De l’accélération à la résonance… Quel a été votre cheminement ?

Depuis mon précédent essai1, j’ai réfléchi à ce qui était le contraire de l’accélération, à une autre façon d’être en lien avec les autres, le travail, la nature, son propre corps, avec le monde. J’ai progressivement développé ma réflexion sur la résonance, en cherchant à répondre aussi à la question de savoir ce qu’est la « vie bonne ». La résonance de l’individu avec le monde est nécessaire à la vie bonne et en fait partie intégrante. C’est notre relation au monde qui est en jeu et non le rythme selon lequel nous décidons de vivre nos vies. La résonance, ce n’est pas la connexion, ni la communication ou la pleine conscience. C’est une dynamique, une façon de me sentir touché par le monde, de me percevoir capable d’y répondre, dans un processus qui me transforme, en ignorant d’avance le fruit de cette transformation.

Les élections européennes se dérouleront en mai. Comment s’y préparer ?

Je n’aime pas la politique qui s’exerce comme un combat : c’est une erreur, et même une aliénation. Son objectif est au contraire de façonner le monde ensemble, à partir d’opinions et d’intérêts variés qu’il faut « mettre en mode résonant ». Elle devrait plutôt se concentrer sur le souci de résonner avec le monde pour ensuite le façonner.
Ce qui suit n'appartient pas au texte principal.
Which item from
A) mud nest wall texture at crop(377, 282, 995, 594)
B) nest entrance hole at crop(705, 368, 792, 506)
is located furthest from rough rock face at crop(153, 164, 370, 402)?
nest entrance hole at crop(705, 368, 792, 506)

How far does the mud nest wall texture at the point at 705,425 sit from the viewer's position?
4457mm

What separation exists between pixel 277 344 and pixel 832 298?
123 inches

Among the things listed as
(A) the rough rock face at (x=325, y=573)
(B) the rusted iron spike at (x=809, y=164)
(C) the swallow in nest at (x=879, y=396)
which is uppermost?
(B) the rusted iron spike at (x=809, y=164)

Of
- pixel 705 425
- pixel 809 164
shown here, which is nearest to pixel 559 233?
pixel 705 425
Et donc, de replacer les priorités dans un autre ordre. Une Europe résonante est une Europe où tous les citoyens ont de bonnes raisons de croire qu’ils sont inclus dans le processus de façonnement collectif du monde.

Quels sont les facteurs de résonance présents dans le modèle européen ?

L’État-providence ou la sécurité sociale sont des acquis de l’Union pourtant perçue aujourd’hui comme une institution « froide ». Chacun s’acquitte de ses impôts, convaincu que l’État lui extirpe quelque chose. Cela engendre une relation répulsive, décuplée en ce qui concerne l’Europe. Nous trahirait-elle ? Pourtant, l’État-providence produit de la résonance ; les gens ont l’assurance qu’ils ne seront pas laissés de côté. Mais nous sommes devenus sourds à cet instrument de vivre ensemble, nous avons oublié les avantages qu’il nous procure.

L’État-providence produit de la résonance ; les gens ont l’assurance qu’ils ne seront pas laissés de côté.

La question migratoire sera centrale aux élections. Comment analyser les populismes au regard de la résonance ?

La logique pernicieuse de la mondialisation revient à voir des gagnants et des perdants partout où elle s’installe. Ceux qui appartiennent à l’élite mondialisée gagnent, mais ceux qui ne sont pas capables d’évoluer perdent. Or les perdants tiennent pour responsables de leur situation les étrangers, les musulmans, les noirs… Ils combattent la globalisation, mais au mauvais niveau, s’attaquant à d’autres perdants de la mondialisation. Leur colère est générée par le sentiment de ne pas avoir de voix. Ils ne se sentent entendus par personne. Sinon par le leader populiste qui semble leur dire : « Je vous redonnerai la voix, je vais vous redonner le contrôle. » La tentation, ici aliénante, est de croire que ma voix sera entendue dans celle du leader. Sauf que le leader ne dit pas : « Je vous donne ma voix », mais bien plutôt : « Tais-toi, je suis ta voix. »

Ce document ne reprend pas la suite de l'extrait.